Chapter Text
Carl wakes to the car rocking heavily to the side. For a moment he is brought back to the herds swarming the roads, Dale’s RV, his mom, Shane. He’s disoriented, his mind spinning fanciful stories that they all were still here. Sophia, Herschel, his family from the prison.
Everything that he had before the world turned upside down. Everything that he gained afterwards, lost to one man’s anger.
As quickly as it begins, the memories fade away and he remembers where he is. Out in the Georgian countryside, sleeping in an abandoned car after walking for miles. Suddenly, he realises just how dark it is outside; the fire has gone out.
He hears hushed but agitated voices outside and when he turns to look he finds a pudgy face pressed tight to the window of the car.
The man has a look in his eyes so eerie that Carl feels his skin ripple in distaste. He watches him, a terrifying grin stretching his face, breath steaming up the glass in short puffs.
The smouldering embers of fear begin to flicker within him again. He has long become accustomed to the familiar pang in his stomach when he comes across the dead. It has taken him longer to get used to his newfound apprehension of the living.
A glance out of the windshield has him scrambling for his small Beretta on the dashboard. His dad has a pistol at his temple — Michonne too — and somewhere between the time he went to sleep and the mere seconds ago when he woke up, Daryl has made an appearance. The jolting of the car was prompted by him being thrown against it and Carl watches in horror as two men kick and punch the redneck, him curling up in on himself and trying to avoid the blows.
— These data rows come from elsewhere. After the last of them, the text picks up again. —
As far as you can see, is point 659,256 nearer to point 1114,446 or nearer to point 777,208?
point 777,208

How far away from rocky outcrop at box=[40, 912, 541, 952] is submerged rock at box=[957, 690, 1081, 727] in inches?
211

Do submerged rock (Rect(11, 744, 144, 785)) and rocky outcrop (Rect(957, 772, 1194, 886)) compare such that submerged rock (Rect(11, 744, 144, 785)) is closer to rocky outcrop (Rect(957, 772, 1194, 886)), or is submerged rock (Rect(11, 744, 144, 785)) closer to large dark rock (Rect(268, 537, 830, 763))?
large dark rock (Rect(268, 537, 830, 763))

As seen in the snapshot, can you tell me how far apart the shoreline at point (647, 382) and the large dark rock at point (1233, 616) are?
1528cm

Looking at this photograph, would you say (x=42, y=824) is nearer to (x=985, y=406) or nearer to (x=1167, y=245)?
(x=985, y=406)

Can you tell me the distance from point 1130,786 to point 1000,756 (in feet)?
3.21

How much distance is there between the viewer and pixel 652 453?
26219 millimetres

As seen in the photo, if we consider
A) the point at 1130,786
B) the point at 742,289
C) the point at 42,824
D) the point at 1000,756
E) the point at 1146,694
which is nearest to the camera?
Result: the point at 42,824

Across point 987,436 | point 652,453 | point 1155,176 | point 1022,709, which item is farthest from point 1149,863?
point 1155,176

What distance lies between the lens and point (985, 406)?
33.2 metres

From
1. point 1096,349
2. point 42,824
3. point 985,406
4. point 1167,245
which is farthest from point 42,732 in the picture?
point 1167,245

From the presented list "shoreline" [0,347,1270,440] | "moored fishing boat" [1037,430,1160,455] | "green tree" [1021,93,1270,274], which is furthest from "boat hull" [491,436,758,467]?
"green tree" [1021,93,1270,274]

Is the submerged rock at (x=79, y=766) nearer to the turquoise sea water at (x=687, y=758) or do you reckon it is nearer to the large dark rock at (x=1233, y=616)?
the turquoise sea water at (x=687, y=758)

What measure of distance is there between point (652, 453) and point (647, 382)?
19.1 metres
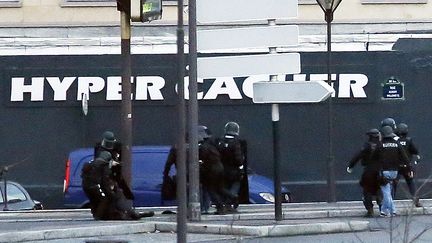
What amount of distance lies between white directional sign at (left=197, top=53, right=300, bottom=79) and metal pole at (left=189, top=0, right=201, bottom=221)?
1.14ft

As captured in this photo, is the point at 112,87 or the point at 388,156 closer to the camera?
the point at 388,156

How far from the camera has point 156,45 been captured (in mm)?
29422

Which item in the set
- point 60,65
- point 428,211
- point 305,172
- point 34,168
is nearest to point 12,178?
point 34,168

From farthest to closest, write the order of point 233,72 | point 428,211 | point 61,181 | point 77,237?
point 61,181 → point 428,211 → point 233,72 → point 77,237

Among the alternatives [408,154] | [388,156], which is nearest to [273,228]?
[388,156]

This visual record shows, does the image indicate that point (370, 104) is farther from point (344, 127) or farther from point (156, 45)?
point (156, 45)

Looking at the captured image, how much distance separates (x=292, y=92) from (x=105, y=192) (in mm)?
3019

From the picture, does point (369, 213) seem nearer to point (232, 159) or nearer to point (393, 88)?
point (232, 159)

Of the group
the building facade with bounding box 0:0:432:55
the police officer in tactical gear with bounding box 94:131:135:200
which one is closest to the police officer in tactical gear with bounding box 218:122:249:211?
the police officer in tactical gear with bounding box 94:131:135:200

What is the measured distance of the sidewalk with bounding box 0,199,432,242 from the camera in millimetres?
16016

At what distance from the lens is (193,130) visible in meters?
18.0

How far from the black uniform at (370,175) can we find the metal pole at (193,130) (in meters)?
3.26

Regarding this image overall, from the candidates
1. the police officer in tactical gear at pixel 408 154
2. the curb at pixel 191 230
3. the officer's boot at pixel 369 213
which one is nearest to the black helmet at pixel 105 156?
the curb at pixel 191 230

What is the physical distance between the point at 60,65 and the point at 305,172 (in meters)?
5.73
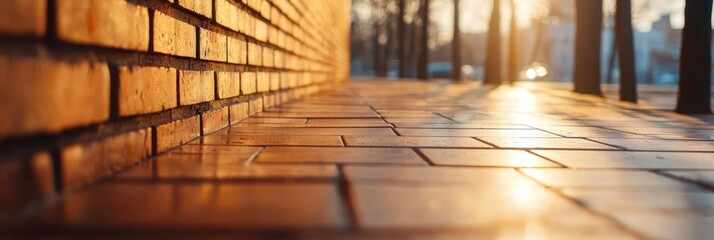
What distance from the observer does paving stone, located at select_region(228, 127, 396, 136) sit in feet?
9.40

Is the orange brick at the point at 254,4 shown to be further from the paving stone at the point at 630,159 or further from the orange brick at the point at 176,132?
the paving stone at the point at 630,159

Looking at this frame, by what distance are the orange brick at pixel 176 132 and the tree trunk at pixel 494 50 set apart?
12.1m

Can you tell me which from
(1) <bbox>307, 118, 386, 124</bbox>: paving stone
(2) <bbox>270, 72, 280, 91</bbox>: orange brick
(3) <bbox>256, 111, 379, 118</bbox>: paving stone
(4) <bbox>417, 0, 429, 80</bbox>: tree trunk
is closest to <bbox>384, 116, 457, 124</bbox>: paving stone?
(1) <bbox>307, 118, 386, 124</bbox>: paving stone

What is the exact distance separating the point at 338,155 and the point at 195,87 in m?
0.69

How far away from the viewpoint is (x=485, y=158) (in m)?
2.20

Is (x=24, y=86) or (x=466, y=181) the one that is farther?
(x=466, y=181)

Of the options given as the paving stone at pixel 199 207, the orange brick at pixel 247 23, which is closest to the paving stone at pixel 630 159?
the paving stone at pixel 199 207

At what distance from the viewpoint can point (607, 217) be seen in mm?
1362

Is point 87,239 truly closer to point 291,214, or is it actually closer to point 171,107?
point 291,214

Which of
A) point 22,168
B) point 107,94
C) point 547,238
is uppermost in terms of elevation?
point 107,94

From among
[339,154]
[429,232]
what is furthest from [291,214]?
[339,154]

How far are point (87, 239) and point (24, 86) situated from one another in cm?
32

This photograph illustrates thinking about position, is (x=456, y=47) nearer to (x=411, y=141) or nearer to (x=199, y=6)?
(x=411, y=141)

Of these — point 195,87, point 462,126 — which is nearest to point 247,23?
point 195,87
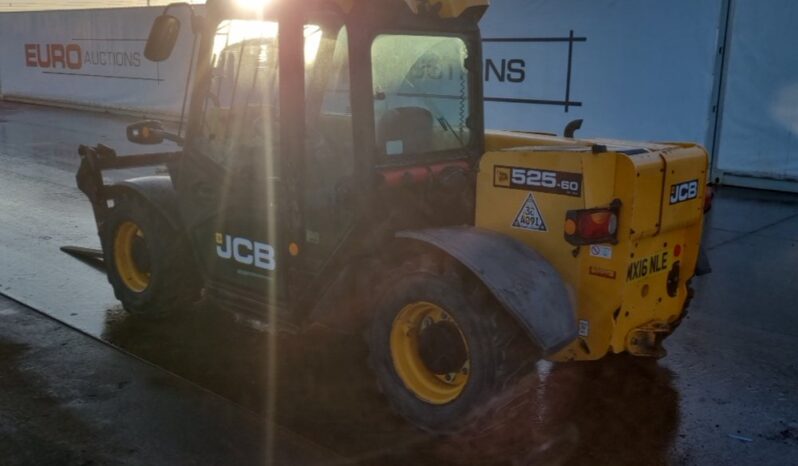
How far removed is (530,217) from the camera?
4137 millimetres

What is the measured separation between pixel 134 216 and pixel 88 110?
18362 mm

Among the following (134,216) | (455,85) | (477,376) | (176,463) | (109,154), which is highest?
(455,85)

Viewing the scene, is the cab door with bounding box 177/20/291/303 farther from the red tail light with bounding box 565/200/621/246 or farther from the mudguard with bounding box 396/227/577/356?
the red tail light with bounding box 565/200/621/246

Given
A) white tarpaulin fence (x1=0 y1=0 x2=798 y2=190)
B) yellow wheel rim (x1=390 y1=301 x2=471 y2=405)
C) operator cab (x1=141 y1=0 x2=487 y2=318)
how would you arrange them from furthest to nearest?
1. white tarpaulin fence (x1=0 y1=0 x2=798 y2=190)
2. operator cab (x1=141 y1=0 x2=487 y2=318)
3. yellow wheel rim (x1=390 y1=301 x2=471 y2=405)

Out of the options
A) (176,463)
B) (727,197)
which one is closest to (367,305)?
(176,463)

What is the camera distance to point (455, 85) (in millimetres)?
4832

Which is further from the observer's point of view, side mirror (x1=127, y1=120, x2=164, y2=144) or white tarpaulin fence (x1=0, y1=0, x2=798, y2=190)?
white tarpaulin fence (x1=0, y1=0, x2=798, y2=190)

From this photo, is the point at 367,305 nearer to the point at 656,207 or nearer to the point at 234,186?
the point at 234,186

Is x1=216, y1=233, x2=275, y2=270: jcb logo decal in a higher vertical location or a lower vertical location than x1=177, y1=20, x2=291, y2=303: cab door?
lower

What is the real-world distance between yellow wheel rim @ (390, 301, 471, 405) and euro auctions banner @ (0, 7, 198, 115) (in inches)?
637

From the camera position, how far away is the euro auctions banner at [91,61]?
19.8m

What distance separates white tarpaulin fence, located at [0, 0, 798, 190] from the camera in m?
11.0

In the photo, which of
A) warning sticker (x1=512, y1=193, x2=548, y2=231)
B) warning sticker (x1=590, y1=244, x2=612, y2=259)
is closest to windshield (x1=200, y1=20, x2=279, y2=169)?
warning sticker (x1=512, y1=193, x2=548, y2=231)

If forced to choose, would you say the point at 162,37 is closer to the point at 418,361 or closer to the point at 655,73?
the point at 418,361
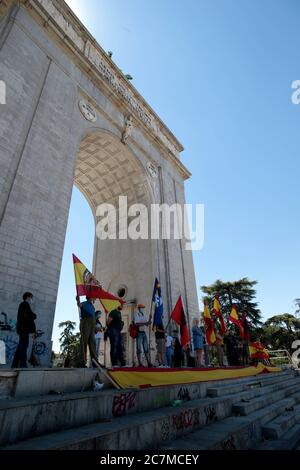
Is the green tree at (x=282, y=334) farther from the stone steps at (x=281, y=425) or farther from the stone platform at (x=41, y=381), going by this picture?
the stone platform at (x=41, y=381)

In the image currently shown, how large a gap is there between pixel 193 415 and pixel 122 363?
3.35 m

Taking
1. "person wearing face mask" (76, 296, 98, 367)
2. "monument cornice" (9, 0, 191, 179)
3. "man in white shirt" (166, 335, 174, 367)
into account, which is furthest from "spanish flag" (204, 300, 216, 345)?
"monument cornice" (9, 0, 191, 179)

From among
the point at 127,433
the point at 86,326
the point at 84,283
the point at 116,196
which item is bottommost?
the point at 127,433

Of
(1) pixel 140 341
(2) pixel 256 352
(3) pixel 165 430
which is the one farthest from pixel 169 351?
(2) pixel 256 352

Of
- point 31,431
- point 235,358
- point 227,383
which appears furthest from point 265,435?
point 235,358

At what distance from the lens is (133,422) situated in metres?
3.47

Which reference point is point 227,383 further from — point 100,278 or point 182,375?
point 100,278

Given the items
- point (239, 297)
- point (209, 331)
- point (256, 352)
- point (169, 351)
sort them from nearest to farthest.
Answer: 1. point (169, 351)
2. point (209, 331)
3. point (256, 352)
4. point (239, 297)

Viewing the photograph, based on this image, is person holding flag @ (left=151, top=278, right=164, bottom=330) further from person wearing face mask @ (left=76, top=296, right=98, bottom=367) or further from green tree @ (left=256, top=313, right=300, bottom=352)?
green tree @ (left=256, top=313, right=300, bottom=352)

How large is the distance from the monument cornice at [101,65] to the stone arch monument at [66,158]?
0.05 metres

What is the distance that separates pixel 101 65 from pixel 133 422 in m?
17.5

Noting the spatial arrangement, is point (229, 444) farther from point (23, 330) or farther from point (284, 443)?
point (23, 330)

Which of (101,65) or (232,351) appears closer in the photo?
(232,351)

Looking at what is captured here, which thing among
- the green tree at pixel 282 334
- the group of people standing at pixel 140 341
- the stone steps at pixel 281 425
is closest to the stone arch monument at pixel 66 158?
the group of people standing at pixel 140 341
Including the man at his window there are five of them in total. A tall figure with a dirty grey beard is talking animatedly to his dad, keeping a tight grip on the gun aimed beside his dad’s ear. Carl feels his heart begin to pound. His fingers are just about to close around his own gun when the car door flings open and there are wrenching, grasping hands pulling him by the waist and material of his flannel out into the cold night air.
He gasps in surprise, flailing, arms and legs entangling around themselves. The hefty man just chuckles lowly in his ear, thick arm tight around his chest, holding him against him. There is a quiet swoosh, muted by the layers of clothing, then cool, glinting metal on his throat.
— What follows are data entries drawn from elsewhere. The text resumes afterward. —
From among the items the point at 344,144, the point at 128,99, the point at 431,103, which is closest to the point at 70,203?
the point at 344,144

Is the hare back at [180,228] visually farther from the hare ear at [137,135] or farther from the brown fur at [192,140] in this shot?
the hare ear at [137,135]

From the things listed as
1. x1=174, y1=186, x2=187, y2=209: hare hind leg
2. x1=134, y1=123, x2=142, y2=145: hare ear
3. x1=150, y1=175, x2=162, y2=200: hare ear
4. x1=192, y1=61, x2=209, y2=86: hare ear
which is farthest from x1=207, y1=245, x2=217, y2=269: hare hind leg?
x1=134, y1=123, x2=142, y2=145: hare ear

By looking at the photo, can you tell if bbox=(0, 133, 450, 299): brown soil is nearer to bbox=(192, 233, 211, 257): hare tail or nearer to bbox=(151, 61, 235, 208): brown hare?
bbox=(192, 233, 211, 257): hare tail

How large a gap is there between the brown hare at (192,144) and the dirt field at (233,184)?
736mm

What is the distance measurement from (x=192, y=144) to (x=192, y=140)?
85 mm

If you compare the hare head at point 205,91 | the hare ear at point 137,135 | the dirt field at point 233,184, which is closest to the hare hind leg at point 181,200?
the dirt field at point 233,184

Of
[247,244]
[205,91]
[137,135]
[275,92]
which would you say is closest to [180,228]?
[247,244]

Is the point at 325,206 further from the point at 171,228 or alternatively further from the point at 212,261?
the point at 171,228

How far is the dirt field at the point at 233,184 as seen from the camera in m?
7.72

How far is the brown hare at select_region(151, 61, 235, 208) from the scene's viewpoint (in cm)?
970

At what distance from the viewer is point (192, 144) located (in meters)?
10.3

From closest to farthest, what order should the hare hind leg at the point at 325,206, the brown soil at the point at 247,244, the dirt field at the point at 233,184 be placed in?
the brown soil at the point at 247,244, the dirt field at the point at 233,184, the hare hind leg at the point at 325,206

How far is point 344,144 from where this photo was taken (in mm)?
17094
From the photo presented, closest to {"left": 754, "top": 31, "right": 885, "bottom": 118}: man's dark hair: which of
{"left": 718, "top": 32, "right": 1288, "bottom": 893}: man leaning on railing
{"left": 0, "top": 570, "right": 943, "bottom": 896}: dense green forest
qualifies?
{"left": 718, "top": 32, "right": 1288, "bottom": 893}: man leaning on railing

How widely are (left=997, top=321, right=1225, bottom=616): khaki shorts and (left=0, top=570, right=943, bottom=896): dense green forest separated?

The man with the beard — Joe, he heard one of the men call him — stops in his tirade, a crooked grin sliding onto his face.
“See, now, tha’s right,” Joe says, thick southern drawl making his words almost indecipherable. “This ain’t some damn lie. We ain’t foolin’ ya, Rick.”
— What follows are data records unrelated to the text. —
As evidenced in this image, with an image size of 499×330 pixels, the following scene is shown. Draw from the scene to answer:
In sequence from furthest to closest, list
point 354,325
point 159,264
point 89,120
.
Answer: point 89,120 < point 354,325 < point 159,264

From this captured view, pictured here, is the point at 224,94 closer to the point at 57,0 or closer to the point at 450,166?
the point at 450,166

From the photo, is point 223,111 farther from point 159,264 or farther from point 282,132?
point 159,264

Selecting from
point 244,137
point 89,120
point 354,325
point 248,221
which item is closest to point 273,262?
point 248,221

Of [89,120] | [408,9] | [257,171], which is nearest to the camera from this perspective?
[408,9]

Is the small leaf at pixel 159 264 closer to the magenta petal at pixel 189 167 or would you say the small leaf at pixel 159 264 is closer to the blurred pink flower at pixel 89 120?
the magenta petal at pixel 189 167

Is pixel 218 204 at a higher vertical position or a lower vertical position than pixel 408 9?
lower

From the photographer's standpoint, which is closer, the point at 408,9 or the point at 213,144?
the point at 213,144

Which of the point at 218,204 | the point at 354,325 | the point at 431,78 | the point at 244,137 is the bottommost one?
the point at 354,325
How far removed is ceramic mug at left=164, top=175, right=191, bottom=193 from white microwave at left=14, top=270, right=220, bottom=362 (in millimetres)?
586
Carl watches the stirring anger in his dad’s eyes dim as they widen in terror at the sight of his son held captive. Sweat beads on the back of his neck and he’s too scared to swallow in case the bob of his throat causes the knife to nick him. And then it’s over. All this surviving, all the pain that he has endured, for nothing.
Maybe his mom was wrong. Maybe he won’t beat this crazy world. Maybe this is it for him.
“Please,” Dad breathes, voice shaky like it had been that night. When Carl and Maggie had returned from the basement, without Lori and a bloody baby in their arms. “Please, he’s just a kid.”
“Look,” the words are lazy, lax, like he doesn’t have their life in his hands. Joe huffs out a wheezing laugh. “We can settle this. We’re reason’ble men.”
Daryl is no longer letting out cries of pain when the men beat him. Blows rain down on his limp body. Hot tears sit on Carl’s waterline, about to spill.
“First we’re gonna beat Daryl to death. Then we’re gonna have the boy, then the girl, then we’re gonna shoot you and then we’ll be square.”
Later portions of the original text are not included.